The police have also contacted Interpol to help find her, Deputy Police Chief Police General Srivara Ransibrahmanakul said on Friday (Sept 29).
They are also checking whether she fled to Dubai as reported or not, he added.
The police have also charged two Nakhon Pathom police officers found to have aided Yingluck's flight on Aug 23. They are accused of importing a car without Customs approval as an engine number of the car did not show in the Customs Department's records.
At least one of the officers, Pol Colonel Chairit Anurit, had already been charged with faking vehicle documents, as four fake licence plates were found in the sedan.

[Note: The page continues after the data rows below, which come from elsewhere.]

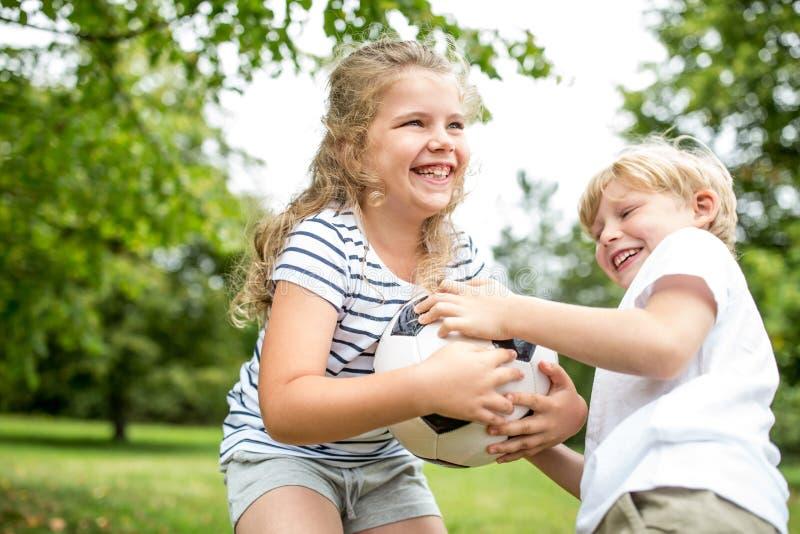 Polémique entre les enfants et une boule photo stock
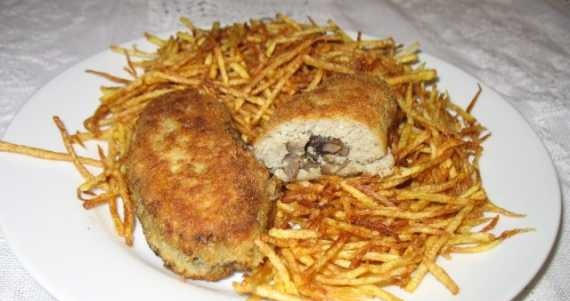 Veal from fish with pail potatoes (pie, paille)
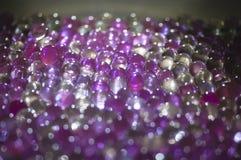 A bola claro de mármore, brilho colorido do arco-íris sparkles fundo Foco seletivo multicolored fotos de stock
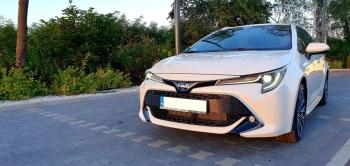Biała Perła  - Toyota Corolla TS Executive 2020, Samochód, auto do ślubu, limuzyna Uniejów
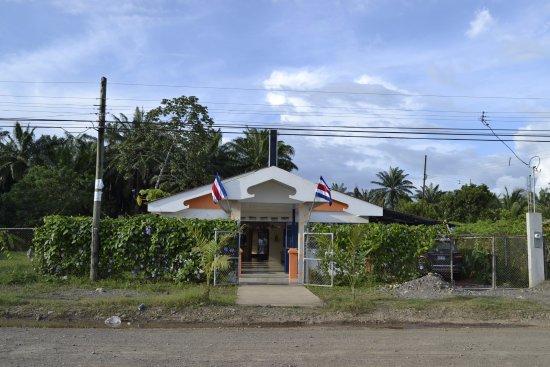 Parrita, Costa Rica: Frente del restaurante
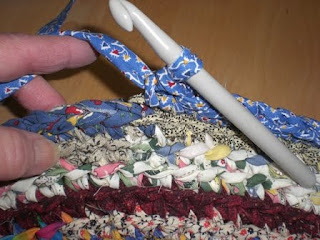 how to use a wire yarn stranding guide
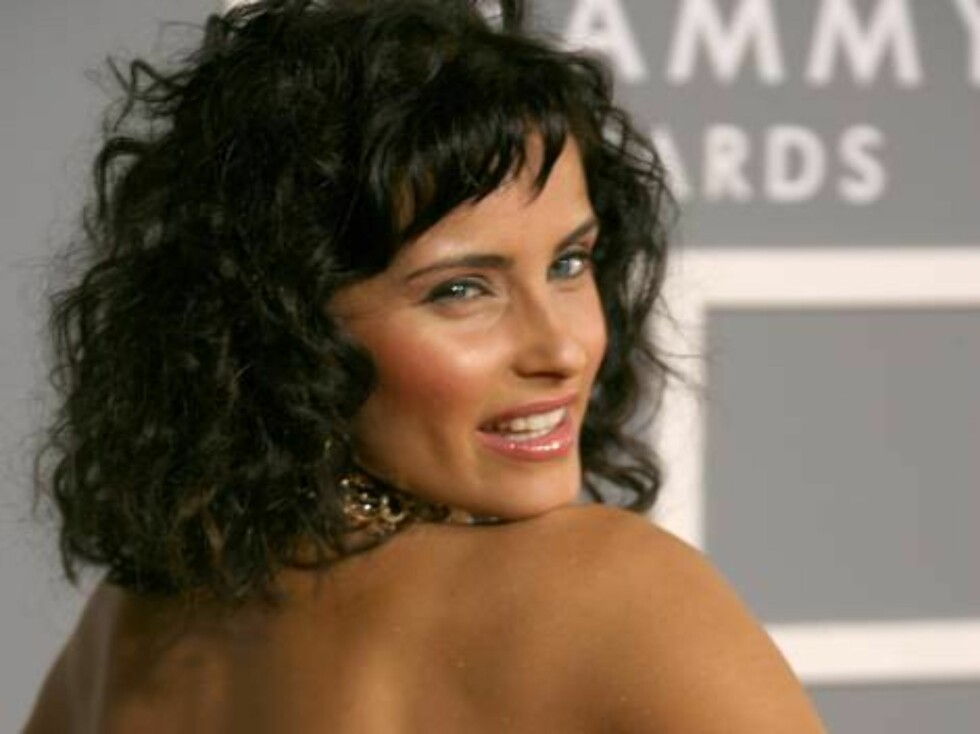 LOS ANGELES, CA - FEBRUARY 11:  Singer Nelly Furtado  arrives at the 49th Annual Grammy Awards at the Staples Center on February 11, 2007 in Los Angeles, California.  (Photo by Frazer Harrison/Getty Images) *** Local Caption *** Nelly Furtado * SPECIAL IN Foto: All Over Press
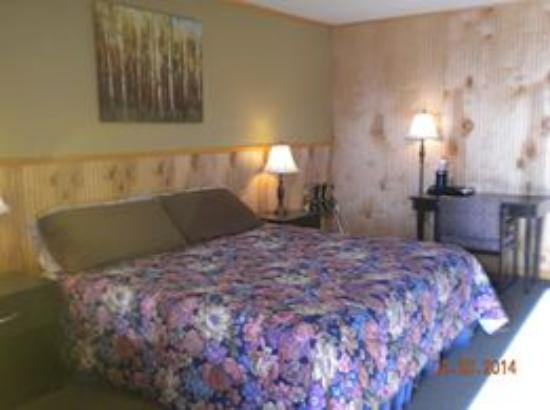 High Point Country Inn: Room with King Bed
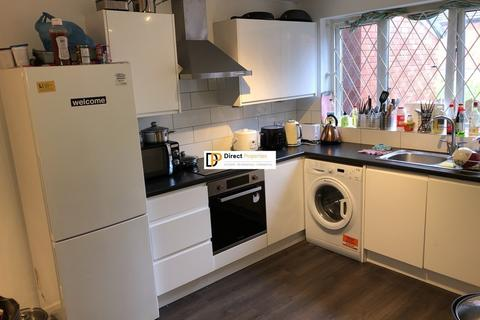 4 bedroom terraced house - Woodsley Green, Woodhouse
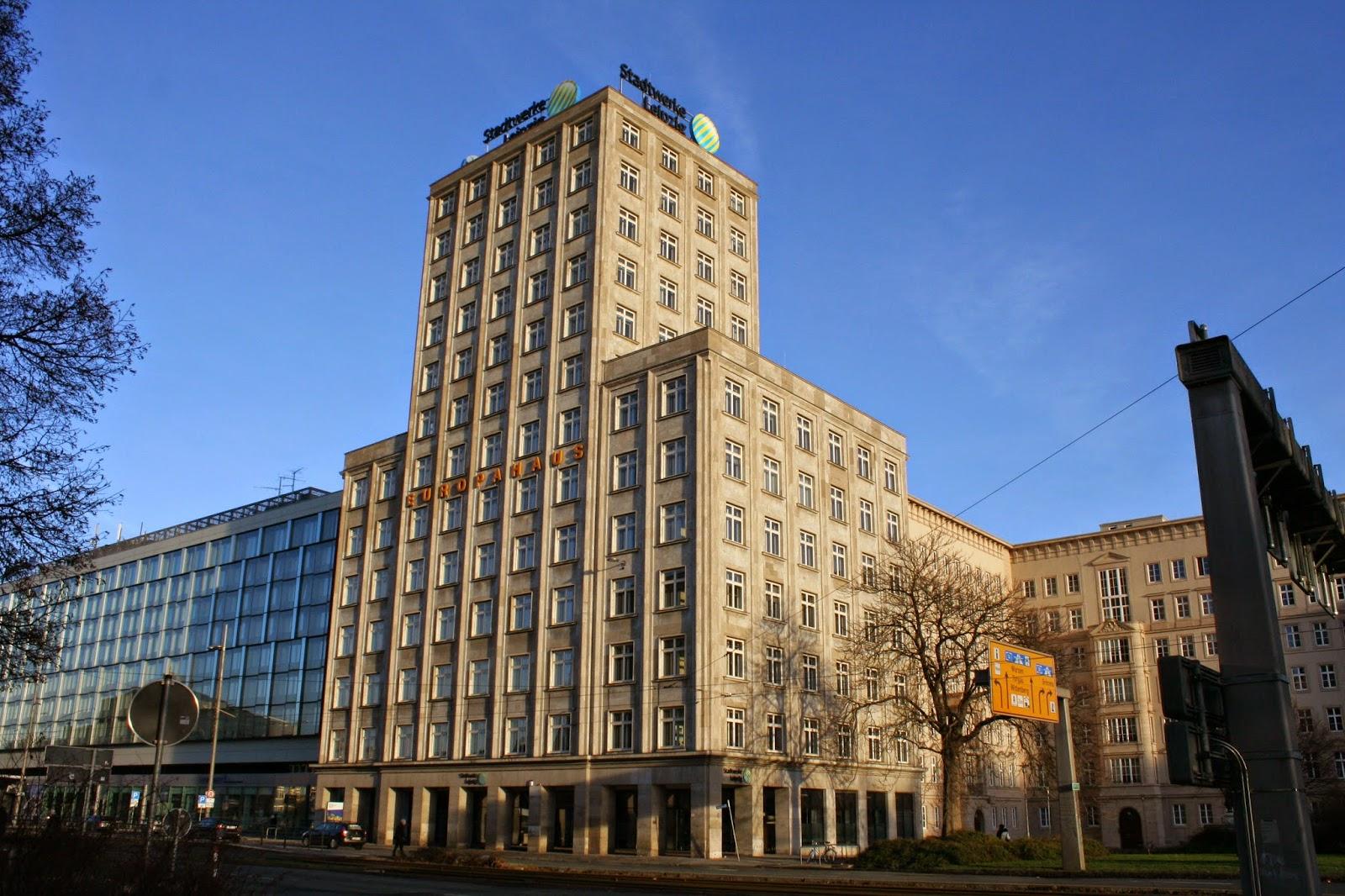 """Das """"Europahaus"""" ist ein 13 geschossiges Gebäude - nach mehrfachen baulichen Veränderungen in den 60ger Jahren wurde 1998/99 nochmals eine Instandsetzung durchgeführt"""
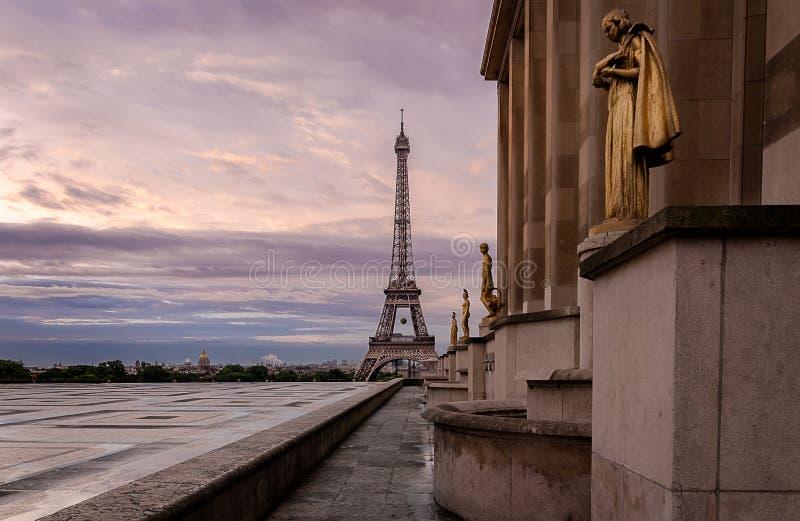 Soluppgång med Eiffeltorn royaltyfri fotografi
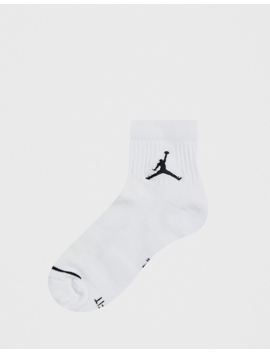 Nike Jordan 3 Pack Ankle Socks With Logo In White by Jordan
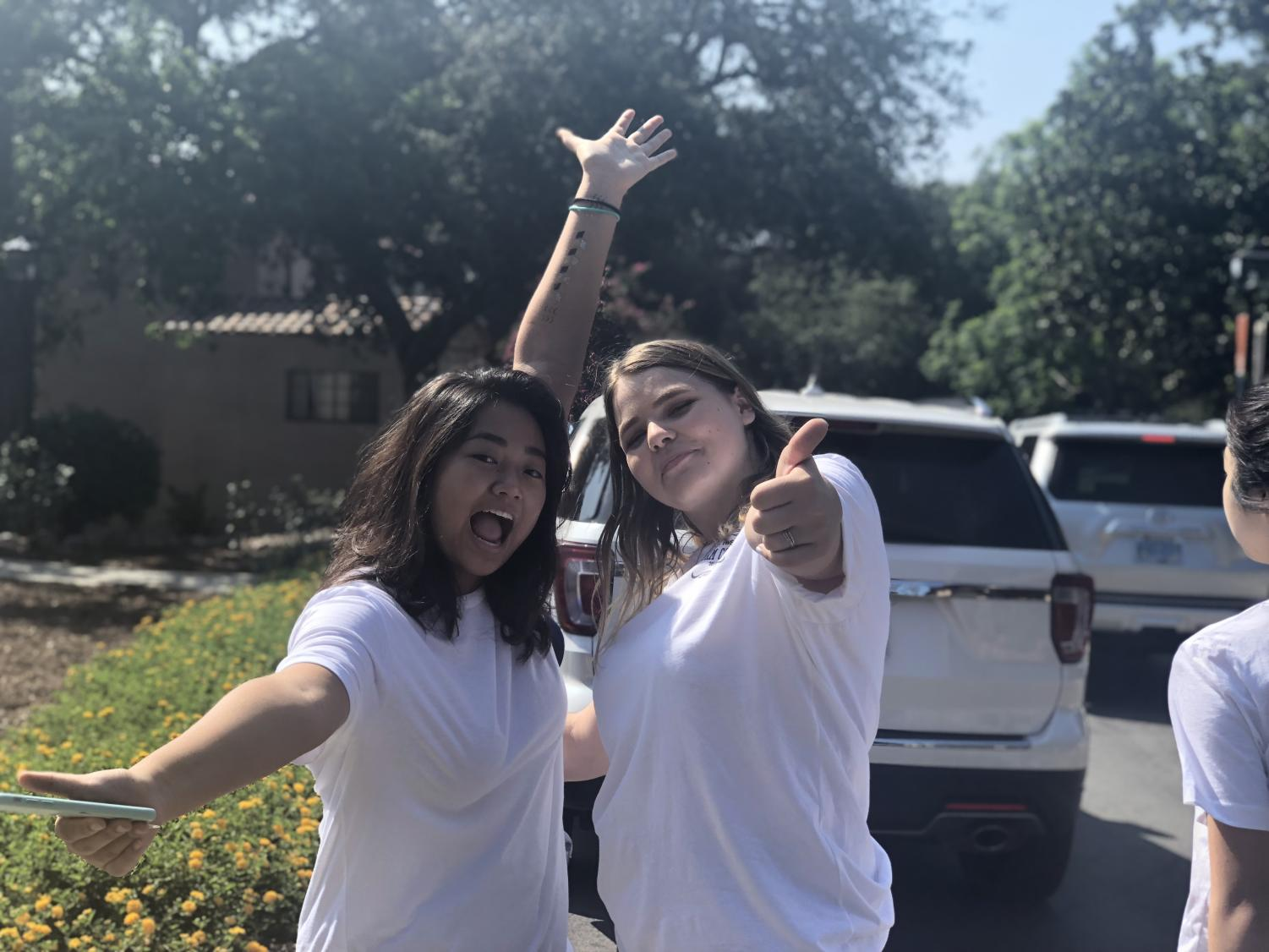 Dorm councillors Doris Yuan ('20) and Maria Shevchuk ('19) are extremely enthusiastic to start the day!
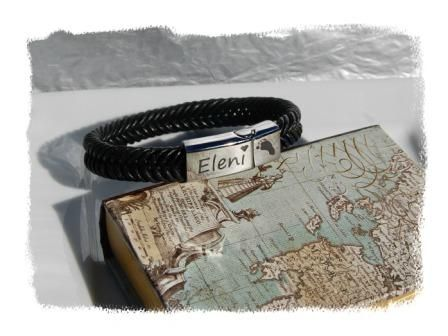 This leather braid bracelet is a fashionable way to capture your loved one's print and is perfect for men or women.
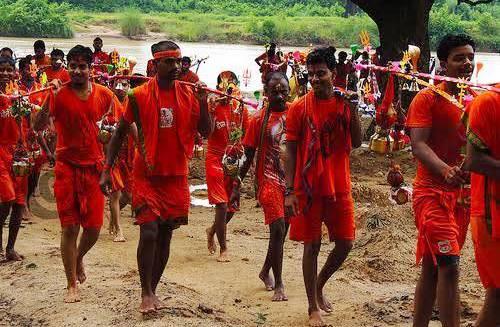 Bol Bam devotees throng Shiva Temples across Odisha on 1st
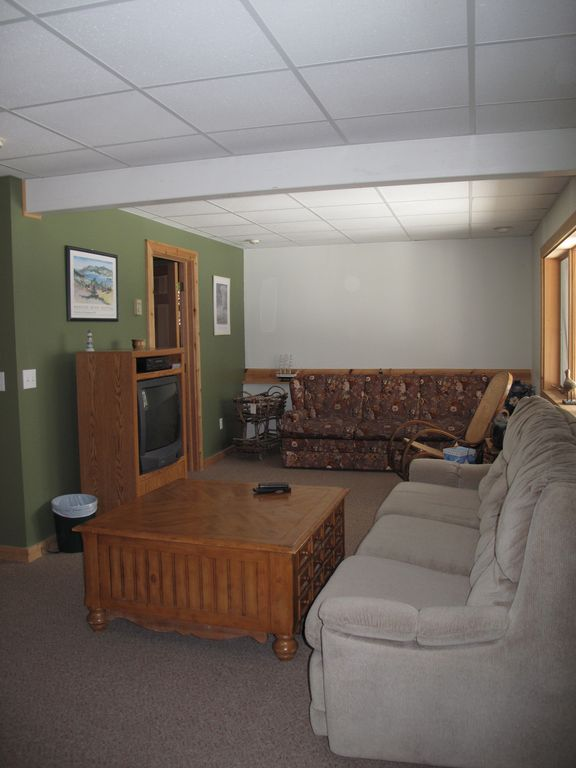 Walkout level main living area.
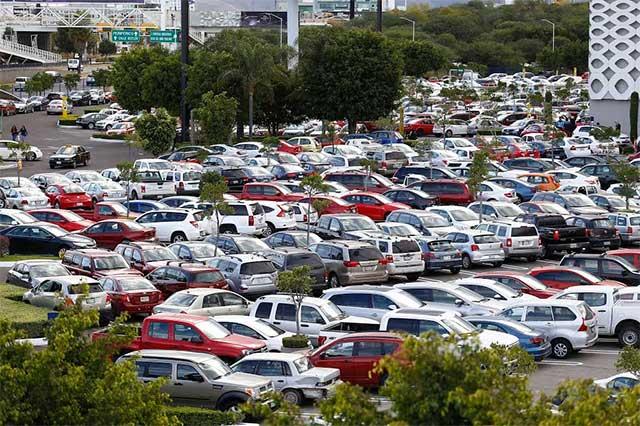 Van regidores por estacionamiento gratuito en la capital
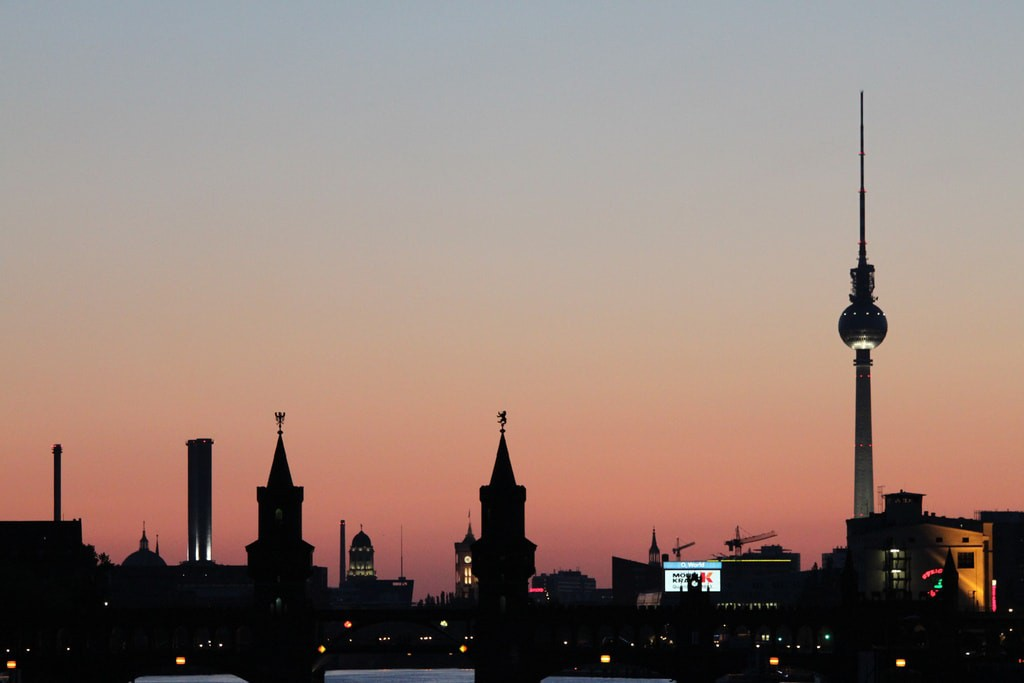 Berlin by Night   © Der Robert / Flickr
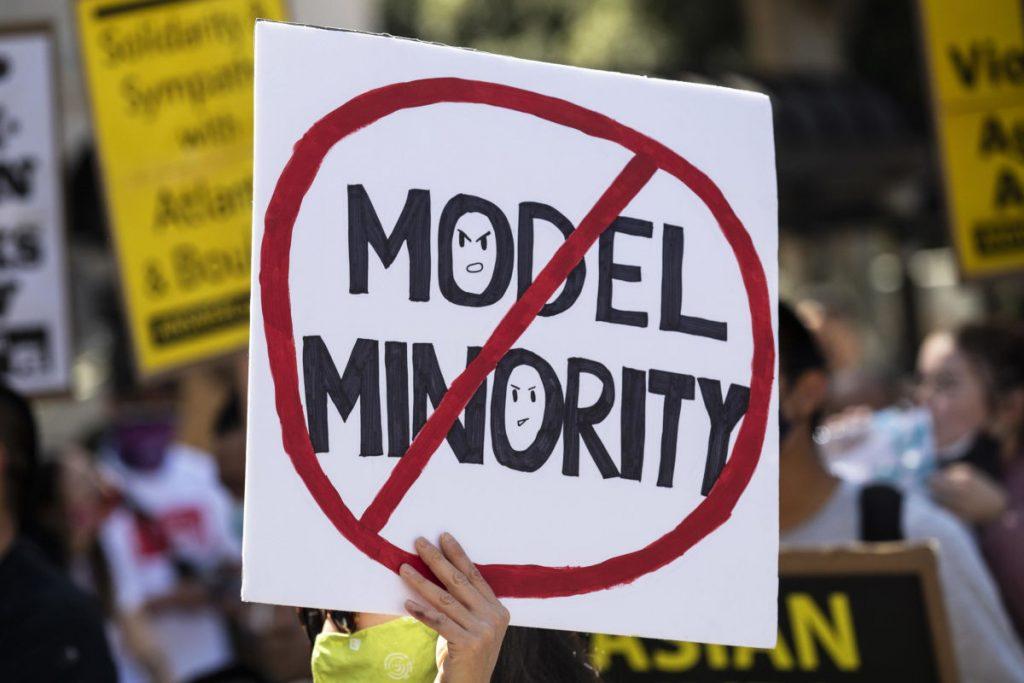 Cartello pro minoranze in una manifestazione contro il razzismo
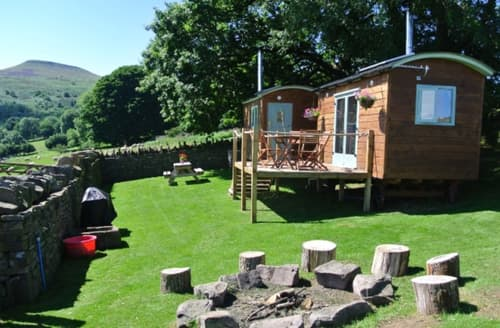 Last Minute Cottages - Exquisite Abergavenny Log Cabin S45914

Yesterday, Police General Srivara took 25 police officers to search Yingluck's house in Soi Yothinpatthana 3, where they seized 17 of her personal belongings as evidence of her suspected escape from Thailand two days before a scheduled court ruling on a corruption case against her on Aug 25.
The search followed testimony given by Pol Colonel Chairit Anurit, one of three policemen suspected of facilitating Yingluck's escape.
During an interrogation last week, Chairit said that he had driven the former premier and her secretary, Nilubol Klinpratoom, in a Toyota Camry sedan from Bangkok to Sa Kaew province.
Police General Srivara also sought DNA evidence at Nilubol's condominium unit in Bangkok after getting an authorised search warrant and with the Prime Minister invoking absolute power under Article 44 of the interim charter, which is embedded in the 2017 Constitution.
The evidence should help verify Yingluck's escape if traces of her DNA found on these articles match those found in the sedan allegedly used for the escape, Srivara said.
The DNA test should take around a week.
The search was also aimed at ensuring Yingluck was not hiding inside her house, he said.